KERAJAAN
SAMUDERA PASAI
Raja pertamanya adalah Sultan Malik as Shaleh.
Beliau adalah keturunan dari Raja Islam Perlak, yaitu Makhdum Sultan Malik
Ibrahim Syah Joan (365 – 402 H/976 – 1012 M). Ada beberapa hal yang masih
simpang siur mengenai Sultan Malik as Shaleh. Ada yang menyebutkan beliau
memeluk agama Hindu yang kemudian diIslamkan oleh Syekh Ismail. Ada pula yang
menyebutkan bahwa beliau sudah memeluk agama Islam sejak awal. Sebelum bernama
Samudera Pasai, kerajaan ini bernama kerajaan Samudera. Kerajaan Samudera
merupakan kerajaan yang makmur dan kaya, juga memiliki angkatan tentara laut
dan darat yang teratur. Hubungan Kerajaan Samudera Pasai dengan Kerajaan
Perlak sangatlah baik. Dan hal ini makin dipererat dengan menikahnya Sultan
Malik as Shaleh dengan putri raja Perlak. Puncak kejayaan kerajaan Samudra
Pasai yaitu pada masa pemerintahan Sultan Al Malik Al Zahir (1326—1349/757—750
H).
Pedagang Persia, Gujarat, dan Arab pada awal abad
ke-12 membawa ajaran Islam aliran Syiah ke pantai Timur Sumatera, terutama di
negera Perlak dan Pasai. Saat itu aliran Syiah berkembang di Persia dan
Hindustan apalagi Dinasti Fatimiah sebagai penganut Islam aliran Syiah sedang
berkuasa di Mesir. Mereka berdagang dan menetap di muara Sungai Perlak dan
muara Sungai Pasai mendirikan sebuah kesultanan. Dinasti Fatimiah runtuh tahun
1268 dan digantikan Dinasti Mamluk yang beraliran Syafi’i, mereka menumpas orang-orang Syiah di Mesir, begitu pula
di pantai Timur Sumatera. Utusan Mamluk yang bernama Syekh Ismail mengangkat Marah Silu menjadi sultan di Pasai, dengan
gelar Sultan Malikul Saleh.

○ ○ ○ ○

Pertanyaan tentang Materi>
1/ Kutip dari teks tentang Kerajaan Samudera Pasai bagian dari "Pedagang Persia, Gujarat, dan" sampai "Sultan Malikul Saleh.", kedua bagian itu ikut disertakan.
2/ Menurut teks tentang Kerajaan Samudera Pasai, pada masa pemerintahan sultan siapa kerajaan itu mencapai puncak kejayaannya?

Cuplikan Data>

○ ○ ○ ○

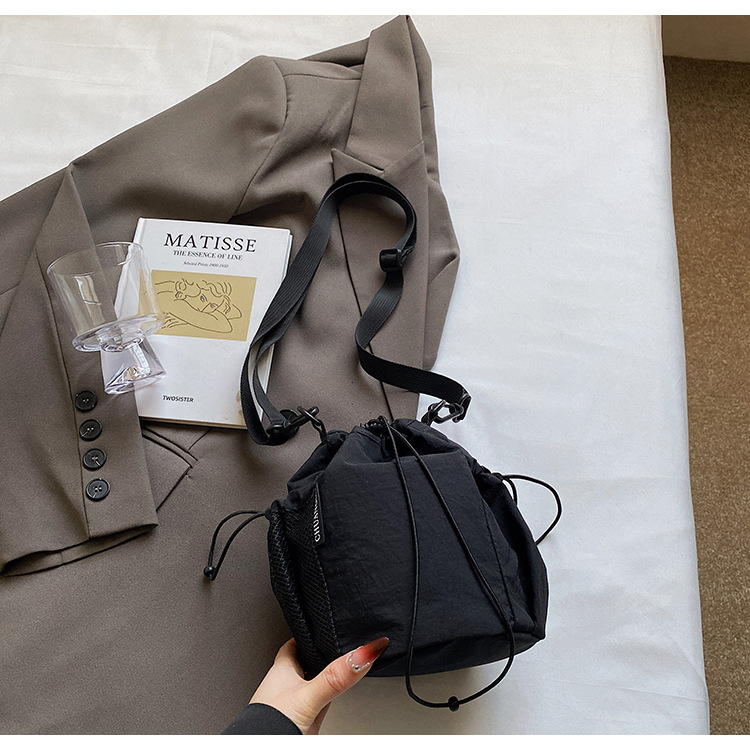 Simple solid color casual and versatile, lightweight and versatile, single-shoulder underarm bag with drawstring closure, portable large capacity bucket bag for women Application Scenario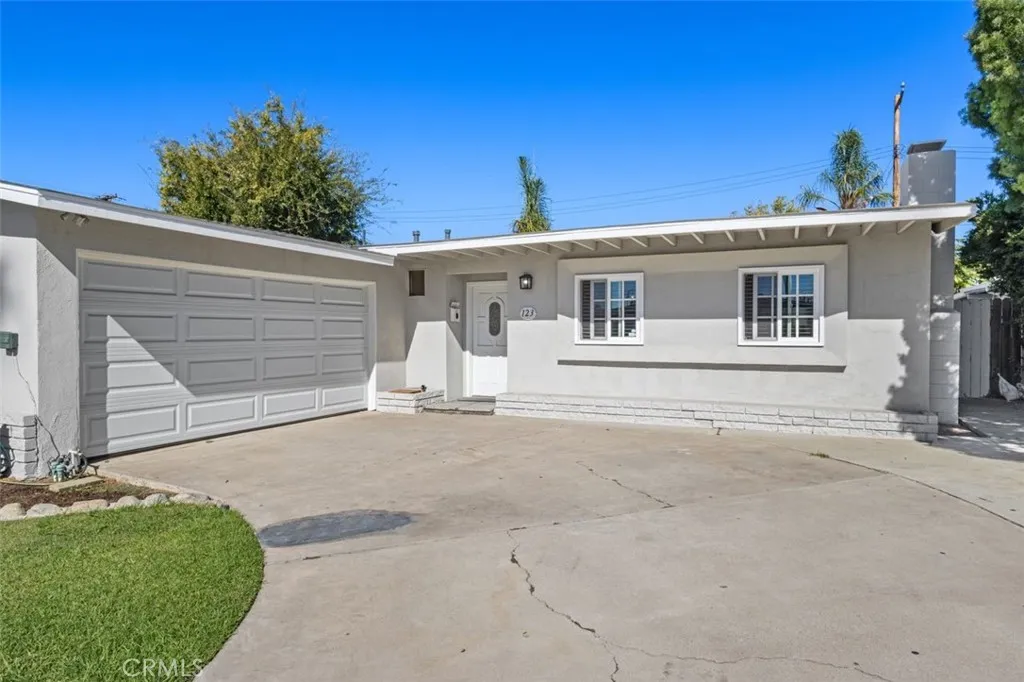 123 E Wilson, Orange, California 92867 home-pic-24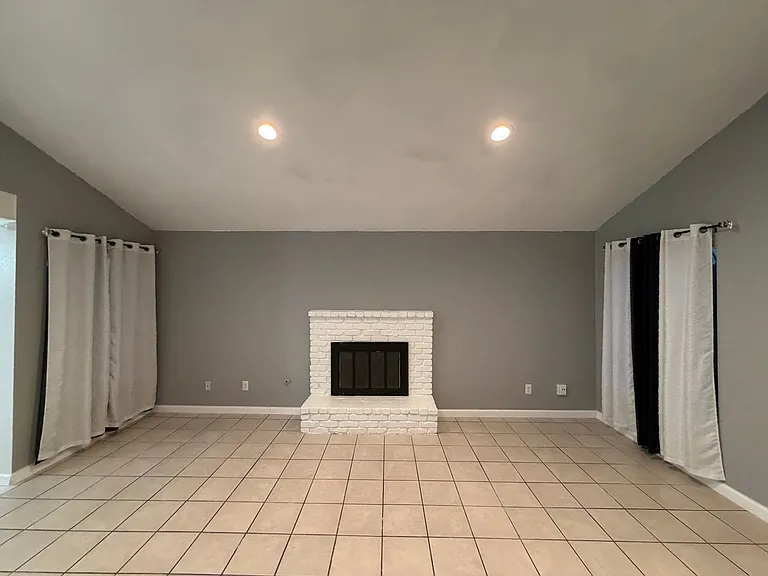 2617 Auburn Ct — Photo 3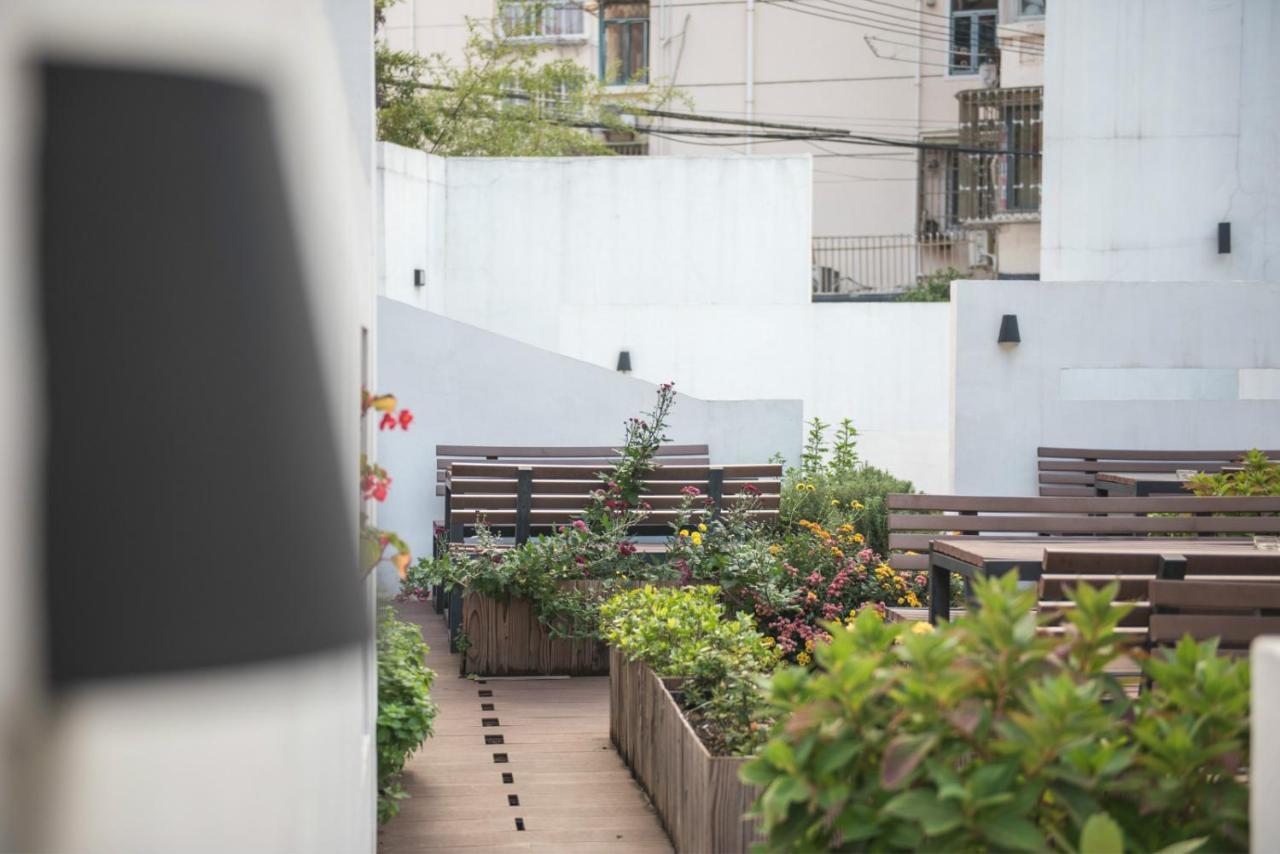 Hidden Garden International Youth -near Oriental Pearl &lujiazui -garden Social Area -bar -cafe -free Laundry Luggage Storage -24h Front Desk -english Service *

○ ○ ○ ○

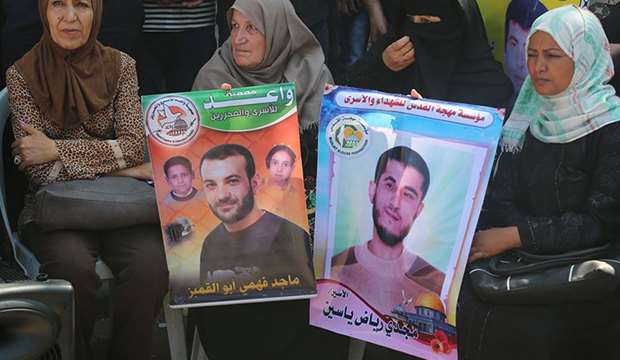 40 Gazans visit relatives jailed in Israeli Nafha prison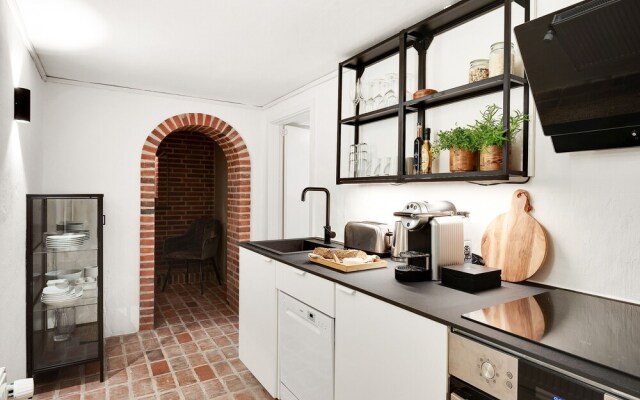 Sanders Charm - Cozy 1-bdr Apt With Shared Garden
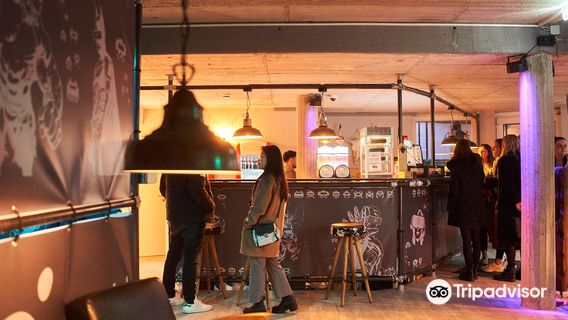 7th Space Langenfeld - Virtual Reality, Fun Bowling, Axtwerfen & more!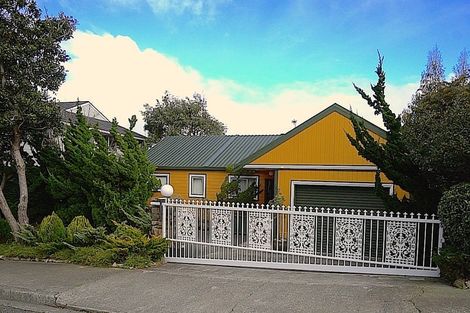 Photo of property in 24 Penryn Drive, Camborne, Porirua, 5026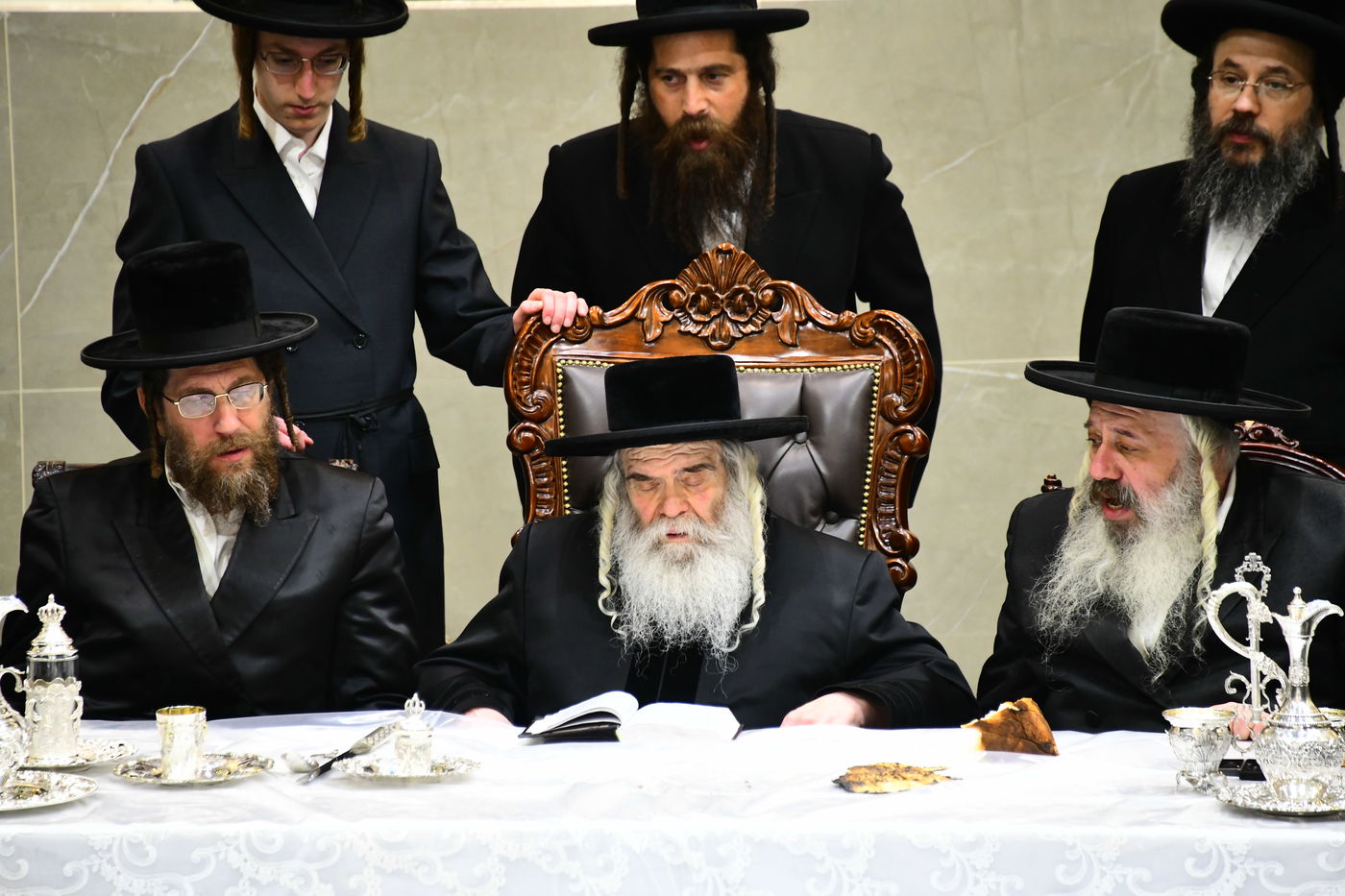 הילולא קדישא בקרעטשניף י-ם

○ ○ ○ ○

Jawaban Tertulis>
1/
Pedagang Persia, Gujarat, dan Arab pada awal abad
ke-12 membawa ajaran Islam aliran Syiah ke pantai Timur Sumatera, terutama di
negera Perlak dan Pasai. Saat itu aliran Syiah berkembang di Persia dan
Hindustan apalagi Dinasti Fatimiah sebagai penganut Islam aliran Syiah sedang
berkuasa di Mesir. Mereka berdagang dan menetap di muara Sungai Perlak dan
muara Sungai Pasai mendirikan sebuah kesultanan. Dinasti Fatimiah runtuh tahun
1268 dan digantikan Dinasti Mamluk yang beraliran Syafi’i, mereka menumpas orang-orang Syiah di Mesir, begitu pula
di pantai Timur Sumatera. Utusan Mamluk yang bernama Syekh Ismail mengangkat Marah Silu menjadi sultan di Pasai, dengan
gelar Sultan Malikul Saleh.

2/ Sultan Al Malik Al Zahir.